3 Thomas Mockaitis of De Paul University, who delivered the keynote address, describes counterinsurgency as a ‘Phoenix” – a phenomenon long thought dead, but now reborn. Never a core mission for any army except the British, it was associated with failure during the Vietnam War, and the Americans and others largely forgot about it. But the post-9/11 wars in Iraq and Afghanistan revived the need to adapt to and conduct such campaigns. The ‘re-learning curve’ has been steep and costly, and not just for the Americans. He argues that the new American counterinsurgency manual adopts the proven principles of the British doctrine: winning hearts and minds, using force in a selective manner based on good intelligence freely given, and civil-military cooperation. It remains to be seen whether or not the new approach will succeed in these new conflicts. But one thing at least seems certain; insurgent-style conflicts will occur for the foreseeable future and armed forces must prepare to deal with them. The Phoenix may become dormant for a time but it is certain to be reborn yet again.

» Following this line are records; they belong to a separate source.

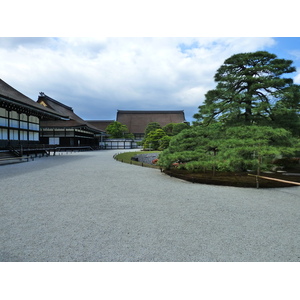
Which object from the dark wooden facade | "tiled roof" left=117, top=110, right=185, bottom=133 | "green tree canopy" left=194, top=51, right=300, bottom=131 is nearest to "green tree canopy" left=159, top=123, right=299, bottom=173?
"green tree canopy" left=194, top=51, right=300, bottom=131

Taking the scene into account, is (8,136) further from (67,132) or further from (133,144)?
(133,144)

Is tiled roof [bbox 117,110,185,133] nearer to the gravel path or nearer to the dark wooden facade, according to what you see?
the dark wooden facade

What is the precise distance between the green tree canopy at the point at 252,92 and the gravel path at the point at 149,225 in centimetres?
329

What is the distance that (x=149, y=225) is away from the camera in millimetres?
3004

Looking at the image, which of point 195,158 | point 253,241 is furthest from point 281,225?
point 195,158

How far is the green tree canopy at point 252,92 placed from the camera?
6875 mm

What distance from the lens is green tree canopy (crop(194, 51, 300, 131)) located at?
22.6 ft

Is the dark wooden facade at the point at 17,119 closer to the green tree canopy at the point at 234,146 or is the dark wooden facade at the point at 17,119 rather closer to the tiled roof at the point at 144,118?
the green tree canopy at the point at 234,146

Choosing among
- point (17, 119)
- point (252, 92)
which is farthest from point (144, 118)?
point (252, 92)

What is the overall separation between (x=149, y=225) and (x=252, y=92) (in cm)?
675

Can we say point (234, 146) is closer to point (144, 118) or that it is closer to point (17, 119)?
point (17, 119)

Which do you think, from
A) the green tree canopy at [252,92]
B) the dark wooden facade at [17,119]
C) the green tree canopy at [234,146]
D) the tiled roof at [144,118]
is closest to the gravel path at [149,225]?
the green tree canopy at [234,146]

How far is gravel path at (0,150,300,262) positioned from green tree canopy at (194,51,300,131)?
3.29 meters
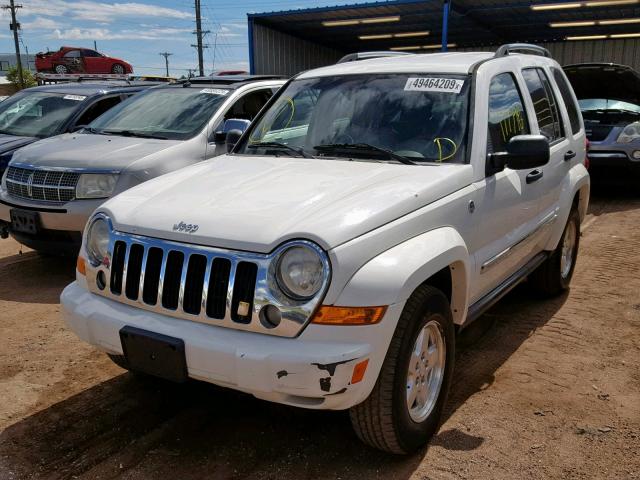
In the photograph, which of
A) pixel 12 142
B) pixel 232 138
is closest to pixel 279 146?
pixel 232 138

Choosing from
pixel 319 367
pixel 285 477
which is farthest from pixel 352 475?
pixel 319 367

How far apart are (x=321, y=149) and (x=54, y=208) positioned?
305 centimetres

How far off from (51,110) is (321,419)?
6.33 m

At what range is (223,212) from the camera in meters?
2.92

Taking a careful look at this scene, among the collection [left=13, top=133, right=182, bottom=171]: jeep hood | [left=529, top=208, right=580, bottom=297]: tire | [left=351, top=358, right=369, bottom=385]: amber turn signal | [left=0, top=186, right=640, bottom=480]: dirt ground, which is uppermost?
[left=13, top=133, right=182, bottom=171]: jeep hood

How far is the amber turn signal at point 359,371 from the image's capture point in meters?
2.55

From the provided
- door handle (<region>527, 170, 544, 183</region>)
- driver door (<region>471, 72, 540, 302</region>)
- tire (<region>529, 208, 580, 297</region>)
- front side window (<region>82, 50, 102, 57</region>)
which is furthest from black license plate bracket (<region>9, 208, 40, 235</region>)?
front side window (<region>82, 50, 102, 57</region>)

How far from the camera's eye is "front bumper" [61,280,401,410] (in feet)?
8.29

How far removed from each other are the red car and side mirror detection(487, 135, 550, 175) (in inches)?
1081

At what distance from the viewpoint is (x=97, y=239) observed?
10.6 feet

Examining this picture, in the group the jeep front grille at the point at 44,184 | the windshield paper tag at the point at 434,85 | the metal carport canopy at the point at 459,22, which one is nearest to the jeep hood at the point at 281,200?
the windshield paper tag at the point at 434,85

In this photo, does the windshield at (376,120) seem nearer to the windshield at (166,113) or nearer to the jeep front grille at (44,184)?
the jeep front grille at (44,184)

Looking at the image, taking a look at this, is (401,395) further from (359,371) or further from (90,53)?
(90,53)

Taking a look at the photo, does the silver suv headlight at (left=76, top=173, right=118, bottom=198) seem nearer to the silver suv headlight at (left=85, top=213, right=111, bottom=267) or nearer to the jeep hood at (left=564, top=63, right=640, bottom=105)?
the silver suv headlight at (left=85, top=213, right=111, bottom=267)
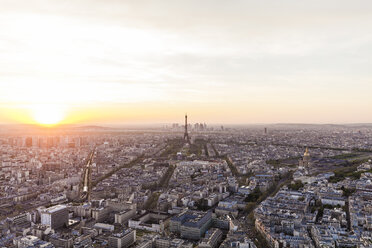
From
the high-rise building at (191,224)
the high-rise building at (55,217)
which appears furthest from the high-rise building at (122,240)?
the high-rise building at (55,217)

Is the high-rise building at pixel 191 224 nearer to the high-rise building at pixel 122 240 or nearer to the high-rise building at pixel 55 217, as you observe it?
the high-rise building at pixel 122 240

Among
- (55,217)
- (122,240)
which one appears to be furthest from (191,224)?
(55,217)

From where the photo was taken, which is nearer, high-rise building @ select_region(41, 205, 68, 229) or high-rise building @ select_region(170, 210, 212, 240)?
high-rise building @ select_region(170, 210, 212, 240)

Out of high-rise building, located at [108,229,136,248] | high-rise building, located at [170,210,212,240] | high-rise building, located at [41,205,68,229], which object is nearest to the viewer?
high-rise building, located at [108,229,136,248]

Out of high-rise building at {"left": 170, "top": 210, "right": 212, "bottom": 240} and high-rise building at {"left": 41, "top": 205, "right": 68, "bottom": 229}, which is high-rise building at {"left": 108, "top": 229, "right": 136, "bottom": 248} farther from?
high-rise building at {"left": 41, "top": 205, "right": 68, "bottom": 229}

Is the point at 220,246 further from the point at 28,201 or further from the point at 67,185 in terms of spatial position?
the point at 67,185

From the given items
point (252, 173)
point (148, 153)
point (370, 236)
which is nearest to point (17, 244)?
point (370, 236)

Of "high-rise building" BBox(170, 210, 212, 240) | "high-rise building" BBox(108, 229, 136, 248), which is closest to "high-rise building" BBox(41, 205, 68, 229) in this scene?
"high-rise building" BBox(108, 229, 136, 248)

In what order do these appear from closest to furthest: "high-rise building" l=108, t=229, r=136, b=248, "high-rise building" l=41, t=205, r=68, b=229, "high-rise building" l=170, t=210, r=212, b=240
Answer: "high-rise building" l=108, t=229, r=136, b=248
"high-rise building" l=170, t=210, r=212, b=240
"high-rise building" l=41, t=205, r=68, b=229

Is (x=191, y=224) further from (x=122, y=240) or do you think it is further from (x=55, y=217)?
(x=55, y=217)
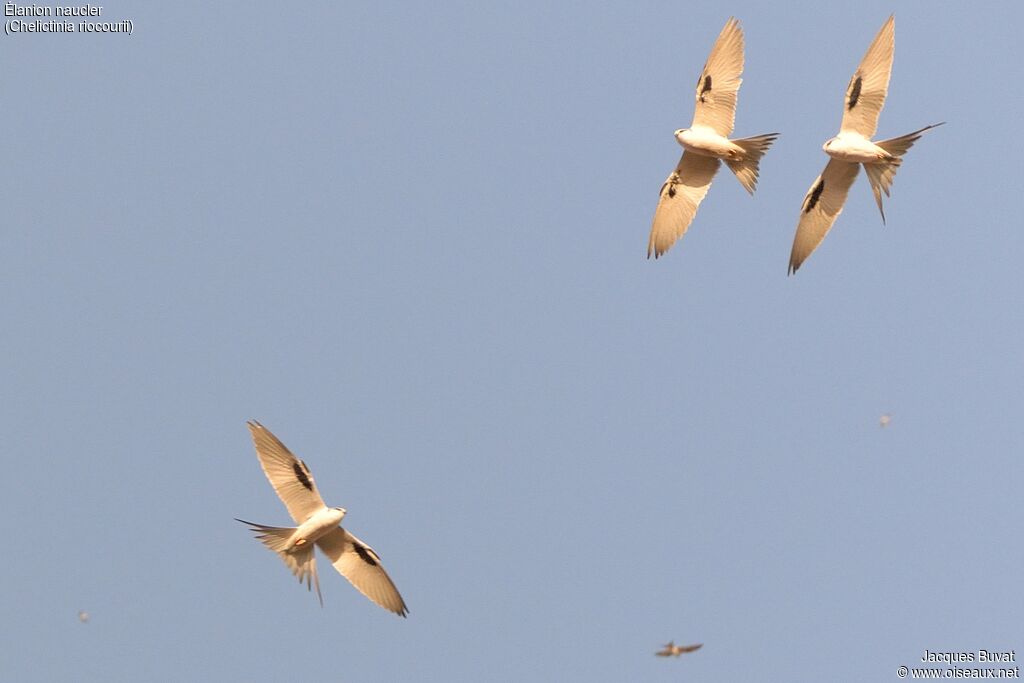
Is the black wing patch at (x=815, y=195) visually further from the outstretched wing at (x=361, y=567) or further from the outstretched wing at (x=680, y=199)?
the outstretched wing at (x=361, y=567)

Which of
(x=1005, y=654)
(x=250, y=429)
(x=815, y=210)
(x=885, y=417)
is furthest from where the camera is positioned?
(x=885, y=417)

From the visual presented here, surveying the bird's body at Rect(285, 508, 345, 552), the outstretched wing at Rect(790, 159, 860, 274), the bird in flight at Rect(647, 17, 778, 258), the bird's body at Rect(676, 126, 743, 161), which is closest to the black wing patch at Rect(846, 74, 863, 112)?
the outstretched wing at Rect(790, 159, 860, 274)

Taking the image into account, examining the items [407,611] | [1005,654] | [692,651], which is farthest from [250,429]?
[1005,654]

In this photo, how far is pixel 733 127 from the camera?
25.0m

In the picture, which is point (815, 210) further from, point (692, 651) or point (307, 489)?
point (307, 489)

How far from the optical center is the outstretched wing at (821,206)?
81.8 feet

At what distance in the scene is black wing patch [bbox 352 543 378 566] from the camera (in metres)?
24.5

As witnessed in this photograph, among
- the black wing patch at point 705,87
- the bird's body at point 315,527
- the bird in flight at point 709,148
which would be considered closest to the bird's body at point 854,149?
the bird in flight at point 709,148

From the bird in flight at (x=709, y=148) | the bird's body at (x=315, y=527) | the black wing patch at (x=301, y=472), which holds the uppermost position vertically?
the bird in flight at (x=709, y=148)

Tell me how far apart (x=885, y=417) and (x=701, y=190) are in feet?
19.6

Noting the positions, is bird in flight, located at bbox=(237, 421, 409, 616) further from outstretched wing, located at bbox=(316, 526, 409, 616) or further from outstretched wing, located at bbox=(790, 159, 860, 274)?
outstretched wing, located at bbox=(790, 159, 860, 274)

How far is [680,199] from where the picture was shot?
25.8 meters

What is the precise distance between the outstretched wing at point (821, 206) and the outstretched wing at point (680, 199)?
156cm

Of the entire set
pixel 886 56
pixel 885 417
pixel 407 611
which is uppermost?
pixel 886 56
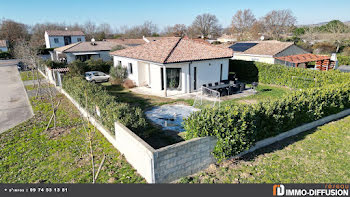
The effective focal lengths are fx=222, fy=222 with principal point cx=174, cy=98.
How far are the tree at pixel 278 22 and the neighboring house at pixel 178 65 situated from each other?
187 feet

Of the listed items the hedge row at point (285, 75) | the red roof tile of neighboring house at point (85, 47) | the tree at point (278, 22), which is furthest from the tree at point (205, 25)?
the hedge row at point (285, 75)

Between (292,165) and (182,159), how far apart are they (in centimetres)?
411

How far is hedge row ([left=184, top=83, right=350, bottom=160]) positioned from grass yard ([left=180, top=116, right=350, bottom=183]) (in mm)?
600

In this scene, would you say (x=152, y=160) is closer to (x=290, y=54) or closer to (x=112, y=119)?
(x=112, y=119)

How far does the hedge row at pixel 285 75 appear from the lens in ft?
57.4

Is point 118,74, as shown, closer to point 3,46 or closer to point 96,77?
point 96,77

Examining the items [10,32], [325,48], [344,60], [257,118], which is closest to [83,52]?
[257,118]

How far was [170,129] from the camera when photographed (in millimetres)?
11461

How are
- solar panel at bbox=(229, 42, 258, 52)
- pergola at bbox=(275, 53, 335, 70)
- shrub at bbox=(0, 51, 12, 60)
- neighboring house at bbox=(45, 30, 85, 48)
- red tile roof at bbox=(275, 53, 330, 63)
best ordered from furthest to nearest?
1. neighboring house at bbox=(45, 30, 85, 48)
2. shrub at bbox=(0, 51, 12, 60)
3. solar panel at bbox=(229, 42, 258, 52)
4. pergola at bbox=(275, 53, 335, 70)
5. red tile roof at bbox=(275, 53, 330, 63)

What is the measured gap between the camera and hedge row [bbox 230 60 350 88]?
17484 mm

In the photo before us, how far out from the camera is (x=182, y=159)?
23.9 feet

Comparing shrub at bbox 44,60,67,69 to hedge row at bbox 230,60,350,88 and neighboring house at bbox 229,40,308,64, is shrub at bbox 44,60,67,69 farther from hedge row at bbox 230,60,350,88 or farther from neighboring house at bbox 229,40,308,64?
neighboring house at bbox 229,40,308,64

4 Tom Marks of the National Defense University offers a different take on the problem. He points out that insurgencies usually arise from local conflicts and often are fought at and confined to that realm. But, he argues, at the dawn of the twenty-first century, insurgency has taken on a ‘global’ character, and it is essential that statesmen and commanders alike recognize this change in the nature of insurgency. They also need to realize that counterinsurgency is not just a way of fighting at the tactical or operational level; it is a ‘strategic’ category of war-fighting. Drawing on historical cases and the writings of key thinkers, he offers a three point strategy: put in place that which is correct, that which is sustainable, and play for the breaks. Counterinsurgency attacks the insurgent doctrine/approach. Its strategic goal is legitimacy; its operational goal is to neutralize the counter-state; and its tactical goal is to dominate the human terrain.
5 Finally, Geoffrey Shaw of the American Military University, who is writing a book on Afghanistan’s military history, draws attention to the historical consistencies of the Afghan reaction to foreign intervention. The British in the nineteenth century, the Russians in the 1980s, and now the Canadians have all found the Afghan guerrilla fighter a formidable opponent whose tenacity on the battlefield defies the odds. He suggests that this calls into question whether ISAF has “the credible capacity to coerce” the Taliban. He doubts that it has and consequently concludes that our preconceptions of the Afghan war and the Taliban may be incorrect. Shaw feels that the situation calls for a fundamental rethinking of the Western approach as practiced so far. Otherwise, we may be condemned to constantly relive a counterinsurgency version of the film Groundhog Day, in which the learning process is repeated until we get it right. Like Mockaitis and Marks, Shaw turns to the “British model” for inspiration and guidance. But, in a cautionary note, he also conjures up the ‘ghosts’ of Vietnam and places them alongside the situation in Afghanistan to remind us how the best-intentioned policies can still go wrong.
6 If there is a single theme woven through all three essays, it is that the history of counterinsurgency can teach us a great deal that is relevant to the conflicts of today. We would ignore that history at our peril.